Maria Milisavljević: Ich stelle mir diese Frage ständig. Es gibt die lustige Situation, dass ich wegen meines Namens das Recht habe für "Jugos" zu schreiben, obwohl ich selbst aus dem Sauerland komme wie mein Vater auch schon und ich mich selbst gar nicht in der Position sehe. Es gibt andere Positionen, die darf ich nicht beziehen. Ich kenne die Thematik aus dem amerikanischen Umfeld, in dem man schon sehr viel weiter ist. Dort bin ich mit meinen Stücken schon an Grenzen gestoßen. Mir wurde gesagt, dass ich keine indigene Figur in meinem Stück auftreten lassen dürfe, weil ich selbst nicht indigen sei. Nur wenn ich für die Rolle einen Schauspieler finden würde, der indigen ist, ginge es. Ansonsten müsste ich den Charakter umschreiben. Erst habe ich mich geärgert, aber dann habe ich es verstanden. Wenn ich heute eine Stimme schreibe, bei der ich vielleicht an einen wunden Punkt rühre, wende ich mich an die betroffenen Menschen und frage sie, welche Rolle sie in meinem Prozess spielen wollen. Ich denke, es geht bei der Debatte gar nicht um Restriktionen sondern darum, den Raum für Diskussionen zu öffnen, in Austausch zu treten.

David Gieselmann, Sie sind schon lange im Geschäft. Was hat es sich aus ihrer Sicht im Laufe der Zeit verändert?

David Gieselmann: Am Anfang meiner Karriere habe ich von einem Boom aus England profitiert, gemeinsam mit anderen wie Dea Loher, Marius von Mayenburg oder Roland Schimmelpfennig. Es ging darum, wieder Stücke zu schreiben, in denen Geschichten erzählt werden. Dieser Hype wurde befördert durch die Baracke am Deutschen Theater Berlin und den Austausch mit dem Londoner Royal Court Theatre. Der Trend hat sich dann auch in anderen Ländern fortgesetzt. Eine Zeit lang habe ich deutlich mehr Geld im Ausland verdient als hier. Das hat sich sehr geändert.

Maria Milisavljević, Sie haben einige Jahre in Toronto am Theater gearbeitet und Ihre Doktorarbeit über Autor*innenentheater am Londoner Royal Court Theatre geschrieben. Haben Sie Unterschiede kennengelernt in Bezug auf die Arbeit mit Autor*innen hierzulande?
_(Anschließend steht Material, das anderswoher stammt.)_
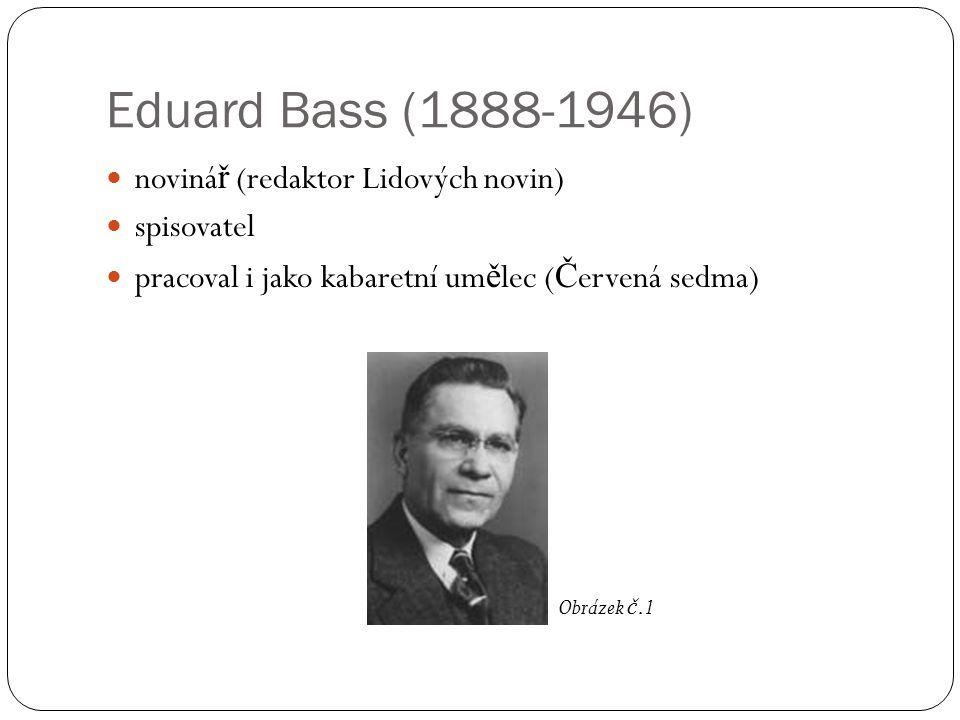 Eduard Bass (1888-1946) noviná ř (redaktor Lidových novin) spisovatel pracoval i jako kabaretní um ě lec ( Č ervená sedma) Obrázek č.1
Maria Milisavljević: Der Text hat einen anderen Stellenwert. Er ist die wichtigste Instanz, man hat auch sehr großen Respekt vor der schreibenden Person. Was zum Beispiel dazu führt, dass nur sehr selten eine Strichfassung gemacht wird. Die Regie würden sich nicht trauen, in den Text einzugreifen. Außerdem tritt die Produktionsdramaturgie zurück zu Gunsten des literary department. Die literary managers sind über Jahre mit Autor*innen im Austausch, suchen ständig neue Texte und Talente. Es werden sehr viele Stücke gelesen, wofür die Dramaturg*innen bei uns im Arbeitsalltag gar keine Zeit haben. Hinzu kommt, dass es ein anderes Finanzierungsmodell gibt, das sich auch auf die Ästhetik der Texte niederschlägt. Es gibt in diesen Ländern kaum staatliche Förderung, man ist sehr auf die Eintrittsgelder angewiesen. Die Stücke müssen daher zwingend bei den Abonnenten ankommen. Deshalb bilden sich, das sieht man in Nordamerika noch etwas mehr als in UK, sehr oft Dramaturgien heraus, die sehr nah an einer aristotelischen Drehbuchdramaturgie dran sind. Aus unserer deutschen Sicht ist das für manche erstrebenswert. Ich selbst möchte als Autorin mehr dürfen. Ich muss auch nicht immer wissen, wo die Tür ist und wo das Fenster ist, wenn ich eine Szene schreibe. Das deutsche System ist mir viel näher. Durch die staatlichen Förderungsstrukturen hier werden Experimente und künstlerische Freiheit erst möglich.

 

Das Gespräch führten Esther Slevogt und Michael Wolf
Fotos: Esther Slevogt

 

David Gieselmann hat mehr als 20 Stücke geschrieben, zuletzt "Spin" im Auftrag des Theater Bielefeld, mit dem ihn eine achtjährige Zusammenarbeit verbindet. Derzeit schreibt er an dem Monolog-Irrgarten "Hanna Silber", den man im Internet sehen kann. Er lebt mit Familie in Hamburg.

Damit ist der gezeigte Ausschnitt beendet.